Author + information
- Received January 3, 2006
- Revision received April 21, 2006
- Accepted April 25, 2006
- Published online September 19, 2006.
- Pipin Kojodjojo, MRCP,
- Prapa Kanagaratnam, PhD, MRCP⁎ (, )
- Oliver R. Segal, MRCP,
- Wajid Hussain, MRCP and
- Nicholas S. Peters, MD, FRCP
- ↵⁎Reprint requests and correspondence:
Dr. Prapa Kanagaratnam, Department of Cardiology, St. Mary’s Hospital, Praed Street, London W2 1NY, United Kingdom.

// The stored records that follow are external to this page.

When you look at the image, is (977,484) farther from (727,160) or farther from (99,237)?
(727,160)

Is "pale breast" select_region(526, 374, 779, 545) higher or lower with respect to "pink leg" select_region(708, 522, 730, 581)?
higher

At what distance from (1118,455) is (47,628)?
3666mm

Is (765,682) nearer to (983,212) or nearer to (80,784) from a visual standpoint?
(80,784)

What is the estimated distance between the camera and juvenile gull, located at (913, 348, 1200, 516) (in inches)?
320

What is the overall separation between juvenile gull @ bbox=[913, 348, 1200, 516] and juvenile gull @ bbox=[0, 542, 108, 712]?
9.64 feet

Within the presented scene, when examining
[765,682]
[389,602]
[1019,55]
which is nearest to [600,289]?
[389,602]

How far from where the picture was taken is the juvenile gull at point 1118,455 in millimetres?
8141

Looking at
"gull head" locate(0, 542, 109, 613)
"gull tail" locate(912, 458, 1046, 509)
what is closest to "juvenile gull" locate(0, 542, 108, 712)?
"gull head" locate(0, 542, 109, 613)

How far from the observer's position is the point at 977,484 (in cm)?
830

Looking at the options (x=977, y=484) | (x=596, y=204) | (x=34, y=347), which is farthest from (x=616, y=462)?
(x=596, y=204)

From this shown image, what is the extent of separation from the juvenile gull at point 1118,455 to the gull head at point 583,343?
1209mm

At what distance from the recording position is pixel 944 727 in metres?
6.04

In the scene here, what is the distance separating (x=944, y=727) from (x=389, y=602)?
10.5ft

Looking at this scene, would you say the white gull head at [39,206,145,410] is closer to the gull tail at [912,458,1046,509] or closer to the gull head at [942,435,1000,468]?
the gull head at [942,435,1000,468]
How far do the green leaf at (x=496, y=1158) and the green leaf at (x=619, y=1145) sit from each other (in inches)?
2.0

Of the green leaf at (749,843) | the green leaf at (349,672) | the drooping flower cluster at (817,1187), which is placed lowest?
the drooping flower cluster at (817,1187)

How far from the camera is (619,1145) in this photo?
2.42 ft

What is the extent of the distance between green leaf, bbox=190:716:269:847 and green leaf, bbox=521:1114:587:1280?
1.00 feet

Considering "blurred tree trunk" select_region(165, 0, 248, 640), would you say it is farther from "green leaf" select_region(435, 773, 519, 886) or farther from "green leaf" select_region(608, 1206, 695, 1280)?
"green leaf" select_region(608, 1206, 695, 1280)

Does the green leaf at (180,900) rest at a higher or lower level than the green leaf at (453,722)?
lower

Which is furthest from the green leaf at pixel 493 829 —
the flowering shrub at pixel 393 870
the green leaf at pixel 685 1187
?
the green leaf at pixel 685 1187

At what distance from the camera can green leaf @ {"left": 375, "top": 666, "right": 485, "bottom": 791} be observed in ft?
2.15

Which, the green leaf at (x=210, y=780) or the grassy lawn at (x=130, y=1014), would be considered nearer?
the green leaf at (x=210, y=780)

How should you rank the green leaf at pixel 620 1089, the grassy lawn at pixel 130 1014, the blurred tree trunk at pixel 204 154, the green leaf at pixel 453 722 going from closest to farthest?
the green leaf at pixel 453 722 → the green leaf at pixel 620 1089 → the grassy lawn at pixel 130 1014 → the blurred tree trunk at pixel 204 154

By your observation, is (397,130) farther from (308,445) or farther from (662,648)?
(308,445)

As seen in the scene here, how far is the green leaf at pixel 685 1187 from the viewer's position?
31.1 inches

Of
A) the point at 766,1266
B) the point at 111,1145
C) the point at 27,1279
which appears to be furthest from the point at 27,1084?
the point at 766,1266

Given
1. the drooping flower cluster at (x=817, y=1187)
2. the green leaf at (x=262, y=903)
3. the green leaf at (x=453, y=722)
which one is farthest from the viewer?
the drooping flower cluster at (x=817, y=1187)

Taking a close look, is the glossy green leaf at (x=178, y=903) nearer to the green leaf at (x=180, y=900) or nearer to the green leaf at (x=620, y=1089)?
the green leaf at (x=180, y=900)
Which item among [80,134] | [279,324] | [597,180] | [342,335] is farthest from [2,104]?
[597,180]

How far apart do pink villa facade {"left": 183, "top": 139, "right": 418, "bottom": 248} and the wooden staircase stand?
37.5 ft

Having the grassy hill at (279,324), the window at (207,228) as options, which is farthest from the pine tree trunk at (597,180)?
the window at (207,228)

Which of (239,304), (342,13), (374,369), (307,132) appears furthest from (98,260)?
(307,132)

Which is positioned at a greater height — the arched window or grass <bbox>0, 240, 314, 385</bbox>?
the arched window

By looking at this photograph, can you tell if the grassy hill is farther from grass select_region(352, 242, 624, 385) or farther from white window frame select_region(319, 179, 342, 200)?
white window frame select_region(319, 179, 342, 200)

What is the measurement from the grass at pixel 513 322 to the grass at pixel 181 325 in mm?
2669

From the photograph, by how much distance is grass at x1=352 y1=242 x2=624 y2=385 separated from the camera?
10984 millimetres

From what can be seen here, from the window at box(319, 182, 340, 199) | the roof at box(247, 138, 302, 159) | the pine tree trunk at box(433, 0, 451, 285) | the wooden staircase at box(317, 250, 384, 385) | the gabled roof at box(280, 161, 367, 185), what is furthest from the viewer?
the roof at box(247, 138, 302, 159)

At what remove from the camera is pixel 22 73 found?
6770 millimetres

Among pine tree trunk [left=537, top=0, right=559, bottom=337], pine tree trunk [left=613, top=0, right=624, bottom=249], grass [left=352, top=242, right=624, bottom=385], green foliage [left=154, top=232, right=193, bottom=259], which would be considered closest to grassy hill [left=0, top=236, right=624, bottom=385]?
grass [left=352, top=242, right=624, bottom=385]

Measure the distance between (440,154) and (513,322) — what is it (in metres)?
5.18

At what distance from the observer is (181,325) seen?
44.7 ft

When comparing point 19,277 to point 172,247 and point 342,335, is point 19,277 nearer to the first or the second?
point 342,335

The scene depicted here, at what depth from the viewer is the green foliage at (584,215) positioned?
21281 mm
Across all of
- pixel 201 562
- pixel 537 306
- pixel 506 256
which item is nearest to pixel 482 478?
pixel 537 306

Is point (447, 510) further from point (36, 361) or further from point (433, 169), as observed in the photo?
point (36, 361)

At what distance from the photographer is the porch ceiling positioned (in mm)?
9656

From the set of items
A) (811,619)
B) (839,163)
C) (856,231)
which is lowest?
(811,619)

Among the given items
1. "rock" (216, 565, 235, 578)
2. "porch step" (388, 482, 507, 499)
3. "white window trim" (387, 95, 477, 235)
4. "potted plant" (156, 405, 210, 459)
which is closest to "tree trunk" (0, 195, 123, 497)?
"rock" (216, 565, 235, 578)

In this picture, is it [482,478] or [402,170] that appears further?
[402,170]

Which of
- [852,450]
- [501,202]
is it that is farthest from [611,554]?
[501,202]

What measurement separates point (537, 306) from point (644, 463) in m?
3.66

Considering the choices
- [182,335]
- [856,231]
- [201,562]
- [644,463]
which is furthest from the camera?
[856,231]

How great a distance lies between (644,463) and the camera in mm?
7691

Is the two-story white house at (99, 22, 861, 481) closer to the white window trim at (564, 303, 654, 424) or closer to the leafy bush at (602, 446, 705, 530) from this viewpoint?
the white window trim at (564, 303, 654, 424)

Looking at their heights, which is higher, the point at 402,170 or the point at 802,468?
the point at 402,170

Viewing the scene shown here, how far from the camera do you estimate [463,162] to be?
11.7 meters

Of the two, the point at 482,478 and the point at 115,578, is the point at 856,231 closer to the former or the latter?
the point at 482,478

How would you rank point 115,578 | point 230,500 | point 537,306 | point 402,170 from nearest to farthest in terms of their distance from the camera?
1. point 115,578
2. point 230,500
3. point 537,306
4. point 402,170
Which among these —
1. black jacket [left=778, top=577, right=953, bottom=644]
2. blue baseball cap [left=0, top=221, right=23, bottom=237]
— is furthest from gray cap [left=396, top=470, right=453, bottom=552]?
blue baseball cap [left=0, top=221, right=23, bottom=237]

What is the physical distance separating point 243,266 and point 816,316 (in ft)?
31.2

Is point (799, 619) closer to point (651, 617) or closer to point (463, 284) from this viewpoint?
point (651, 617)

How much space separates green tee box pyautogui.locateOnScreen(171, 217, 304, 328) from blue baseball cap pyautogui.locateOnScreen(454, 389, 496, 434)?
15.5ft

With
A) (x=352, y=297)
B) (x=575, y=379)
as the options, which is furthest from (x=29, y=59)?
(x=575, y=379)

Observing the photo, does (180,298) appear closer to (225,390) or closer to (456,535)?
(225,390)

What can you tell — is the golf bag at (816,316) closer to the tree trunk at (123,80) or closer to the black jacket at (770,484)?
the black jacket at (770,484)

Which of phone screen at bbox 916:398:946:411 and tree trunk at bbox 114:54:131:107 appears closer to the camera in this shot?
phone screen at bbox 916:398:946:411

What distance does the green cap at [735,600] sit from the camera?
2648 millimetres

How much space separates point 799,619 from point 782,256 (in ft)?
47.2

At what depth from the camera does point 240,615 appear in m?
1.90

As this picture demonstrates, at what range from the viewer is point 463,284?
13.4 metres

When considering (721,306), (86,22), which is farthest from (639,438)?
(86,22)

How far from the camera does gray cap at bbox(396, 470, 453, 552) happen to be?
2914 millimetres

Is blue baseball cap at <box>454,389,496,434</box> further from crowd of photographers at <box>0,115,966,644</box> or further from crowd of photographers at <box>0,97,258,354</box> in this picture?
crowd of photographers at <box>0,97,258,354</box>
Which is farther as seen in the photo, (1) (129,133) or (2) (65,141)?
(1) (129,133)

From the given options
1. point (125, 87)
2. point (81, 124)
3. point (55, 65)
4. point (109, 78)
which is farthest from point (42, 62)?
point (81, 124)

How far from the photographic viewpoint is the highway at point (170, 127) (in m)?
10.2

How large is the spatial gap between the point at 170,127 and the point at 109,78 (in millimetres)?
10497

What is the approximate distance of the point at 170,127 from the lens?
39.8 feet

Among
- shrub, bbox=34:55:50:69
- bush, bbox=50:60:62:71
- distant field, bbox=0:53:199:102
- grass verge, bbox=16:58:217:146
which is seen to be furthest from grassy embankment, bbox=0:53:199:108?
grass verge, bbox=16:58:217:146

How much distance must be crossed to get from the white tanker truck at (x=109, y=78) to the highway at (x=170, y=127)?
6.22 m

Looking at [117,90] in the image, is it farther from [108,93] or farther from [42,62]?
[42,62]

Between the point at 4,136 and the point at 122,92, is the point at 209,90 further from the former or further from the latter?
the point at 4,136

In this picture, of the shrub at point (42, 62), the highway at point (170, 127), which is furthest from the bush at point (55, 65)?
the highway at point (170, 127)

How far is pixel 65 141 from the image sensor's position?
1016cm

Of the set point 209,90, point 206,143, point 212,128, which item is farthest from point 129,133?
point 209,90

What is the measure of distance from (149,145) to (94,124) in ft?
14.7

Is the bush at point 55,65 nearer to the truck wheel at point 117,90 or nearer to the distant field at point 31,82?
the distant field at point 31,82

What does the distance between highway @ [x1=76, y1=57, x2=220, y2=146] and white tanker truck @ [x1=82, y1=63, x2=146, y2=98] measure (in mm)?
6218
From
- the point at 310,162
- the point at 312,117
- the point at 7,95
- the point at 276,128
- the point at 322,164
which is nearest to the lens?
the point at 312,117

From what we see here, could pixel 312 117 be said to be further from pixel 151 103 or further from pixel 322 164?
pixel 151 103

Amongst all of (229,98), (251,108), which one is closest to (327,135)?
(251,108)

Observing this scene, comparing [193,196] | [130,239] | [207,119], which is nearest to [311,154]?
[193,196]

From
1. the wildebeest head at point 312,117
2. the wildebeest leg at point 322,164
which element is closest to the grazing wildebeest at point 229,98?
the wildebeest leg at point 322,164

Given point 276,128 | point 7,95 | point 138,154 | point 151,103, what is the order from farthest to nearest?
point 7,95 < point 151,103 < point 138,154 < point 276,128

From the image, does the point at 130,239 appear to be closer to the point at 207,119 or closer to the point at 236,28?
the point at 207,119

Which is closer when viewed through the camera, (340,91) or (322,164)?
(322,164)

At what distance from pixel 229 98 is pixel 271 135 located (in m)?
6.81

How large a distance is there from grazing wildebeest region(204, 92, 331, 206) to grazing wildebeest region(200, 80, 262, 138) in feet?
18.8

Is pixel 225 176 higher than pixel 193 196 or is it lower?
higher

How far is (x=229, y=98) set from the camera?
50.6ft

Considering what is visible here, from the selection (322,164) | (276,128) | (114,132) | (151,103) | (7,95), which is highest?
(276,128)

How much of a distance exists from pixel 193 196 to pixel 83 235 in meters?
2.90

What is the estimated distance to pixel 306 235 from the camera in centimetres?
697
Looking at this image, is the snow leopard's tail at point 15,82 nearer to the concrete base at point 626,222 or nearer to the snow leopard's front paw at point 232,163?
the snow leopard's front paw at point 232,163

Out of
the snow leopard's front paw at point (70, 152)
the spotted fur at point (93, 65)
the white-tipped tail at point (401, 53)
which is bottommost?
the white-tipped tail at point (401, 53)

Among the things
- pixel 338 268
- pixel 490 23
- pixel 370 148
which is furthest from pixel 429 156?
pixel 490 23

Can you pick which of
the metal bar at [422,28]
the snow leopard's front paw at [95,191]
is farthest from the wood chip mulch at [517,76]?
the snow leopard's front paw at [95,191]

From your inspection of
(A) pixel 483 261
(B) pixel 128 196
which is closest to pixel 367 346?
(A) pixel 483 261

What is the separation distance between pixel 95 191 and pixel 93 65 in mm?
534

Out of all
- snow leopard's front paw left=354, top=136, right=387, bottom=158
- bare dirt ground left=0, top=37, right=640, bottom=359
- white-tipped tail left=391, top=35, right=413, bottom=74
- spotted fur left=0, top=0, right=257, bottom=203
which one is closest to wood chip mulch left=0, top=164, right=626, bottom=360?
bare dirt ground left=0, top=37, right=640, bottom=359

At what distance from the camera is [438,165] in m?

Objectives This study assessed the effects of carbenoxolone on human myocardial conduction and refractoriness.
Background Carbenoxolone, an antipeptic ulcer drug, has been shown to reduce gap junctional coupling without affecting cellular ion channels. Gap junctions (GJ) are considered to be determinants of cardiac action potential propagation. The effects of GJ uncoupling in the human heart are unknown.
Methods Right atrial (RA) and ventricular (RV) activation mapping (Carto, Biosense Webster Inc., Diamond Bar, California) was performed during sinus rhythm. Right atrial and RV wavefront propagation velocity (WPV), specifically in the direction of propagation, was determined from these maps using a triangulation method. Refractoriness at multiple RA and RV sites, sinus rhythm cycle length, and AH, PR, QRS, and QT intervals were measured. The protocol was repeated 1 h after oral administration of 100 mg of carbenoxolone.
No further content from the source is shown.